# Removing old formica



## Jacob (3 Jul 2018)

A client wants to put new formica on some old school/office furniture. There's a lot of it. 
Is removing it a practical proposition or perhaps just stick new on top of the old?


----------



## Woody2Shoes (3 Jul 2018)

I suppose it depends on the glue that's been used and the quality of the substrate - if the glue is heat-sensitive (I guess you could try with a heat gun or an old smoothing iron somewhere less obtrusive) and the substrate doesn't degrade with heat, then maybe take it off. If all the formica is sound and well-attached, or can be made so, then contact adhesive is probably the best thing for sticking the new gear over the old. I've found in the past that edges are by far the most difficult bits to get right (I try and avoid them by using wood edging). Cheers, W2S


----------



## Lons (3 Jul 2018)

I removed some from an old table years ago Jacob. Used a heat gun and a scrap handsaw with the teeth ground off to separate it from the table. Came off easily but the residue contact adhesive was a pita to clean off.

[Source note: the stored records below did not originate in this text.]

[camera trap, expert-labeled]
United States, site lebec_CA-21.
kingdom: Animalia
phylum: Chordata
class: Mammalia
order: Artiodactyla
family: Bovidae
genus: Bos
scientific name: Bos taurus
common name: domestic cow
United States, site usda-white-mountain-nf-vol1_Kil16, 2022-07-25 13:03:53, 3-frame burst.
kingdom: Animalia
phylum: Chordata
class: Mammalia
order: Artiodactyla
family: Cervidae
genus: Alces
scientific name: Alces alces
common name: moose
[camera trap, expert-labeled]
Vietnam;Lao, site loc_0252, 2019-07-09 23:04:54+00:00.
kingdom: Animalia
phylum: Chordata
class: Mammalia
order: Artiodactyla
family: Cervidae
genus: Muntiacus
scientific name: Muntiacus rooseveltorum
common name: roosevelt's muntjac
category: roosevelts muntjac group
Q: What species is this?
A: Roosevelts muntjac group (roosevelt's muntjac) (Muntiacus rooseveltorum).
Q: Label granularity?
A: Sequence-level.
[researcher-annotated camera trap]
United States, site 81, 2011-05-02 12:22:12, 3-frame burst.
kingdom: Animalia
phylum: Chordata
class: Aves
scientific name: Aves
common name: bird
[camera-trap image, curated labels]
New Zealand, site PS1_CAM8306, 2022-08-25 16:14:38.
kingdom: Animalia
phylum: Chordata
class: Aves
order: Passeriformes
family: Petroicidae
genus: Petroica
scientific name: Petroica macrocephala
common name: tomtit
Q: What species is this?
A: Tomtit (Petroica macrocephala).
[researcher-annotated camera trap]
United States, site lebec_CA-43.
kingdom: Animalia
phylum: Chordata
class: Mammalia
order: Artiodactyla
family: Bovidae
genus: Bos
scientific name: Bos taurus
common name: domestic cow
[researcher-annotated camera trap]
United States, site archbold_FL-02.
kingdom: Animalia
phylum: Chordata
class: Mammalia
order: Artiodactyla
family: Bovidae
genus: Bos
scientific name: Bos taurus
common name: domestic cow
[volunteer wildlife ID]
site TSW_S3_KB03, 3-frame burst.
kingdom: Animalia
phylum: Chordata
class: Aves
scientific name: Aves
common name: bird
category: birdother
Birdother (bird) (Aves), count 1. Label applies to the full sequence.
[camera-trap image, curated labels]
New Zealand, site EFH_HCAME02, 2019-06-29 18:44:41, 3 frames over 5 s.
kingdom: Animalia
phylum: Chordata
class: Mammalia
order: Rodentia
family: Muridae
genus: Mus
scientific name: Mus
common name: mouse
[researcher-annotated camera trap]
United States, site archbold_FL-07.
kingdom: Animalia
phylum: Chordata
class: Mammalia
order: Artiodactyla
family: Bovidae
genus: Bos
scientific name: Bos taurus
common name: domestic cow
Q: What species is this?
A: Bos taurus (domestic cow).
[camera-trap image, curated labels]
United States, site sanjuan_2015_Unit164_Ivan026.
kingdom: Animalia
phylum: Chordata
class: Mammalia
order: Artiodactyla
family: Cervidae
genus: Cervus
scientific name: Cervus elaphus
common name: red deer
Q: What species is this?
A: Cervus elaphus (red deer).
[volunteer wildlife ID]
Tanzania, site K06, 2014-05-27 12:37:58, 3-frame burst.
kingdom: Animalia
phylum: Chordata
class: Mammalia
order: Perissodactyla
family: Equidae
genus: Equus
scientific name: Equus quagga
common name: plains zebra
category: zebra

If the existing laminate is sound the you shouldn't have an issue sticking new on top, don't know if you'd need to key it first though.

Bob

EDIT. Woody beat me to it.


----------



## deema (3 Jul 2018)

Bi Jacob,
I’ve also removed Formica before using a little heat, I was doing it to salvage enough to make repairs on other items where it needed to match. If they want to replace the Formica I would replace the whole top. It will I’m sure be both cheaper and ensure that you have a good solid glue bond. 

I’ve found that old school tops seem to be Formica on top of chipboard or similar. By the time you’ve removed the top the substrate won’t be worth keeping anyway. If you try gluing on top you will need to key the surface and inevitably there will be bits of the old Formica that’s loose and needs attention. When it starts lifting you will get a call back!


----------



## Jacob (3 Jul 2018)

Thanks for suggestions.
Sounds like whole new top is the way. Save a lot of messing about and probably a better job in the end.


----------



## johnnyb (4 Jul 2018)

While renovating a bungalow i found a whole wall decorated with different size different pattern Formica squares. All sixties patterns. Very cool. It was a pipper to remove though! 
I'm guessing it was a thing as to accumulate so many different patterns would be difficult.


----------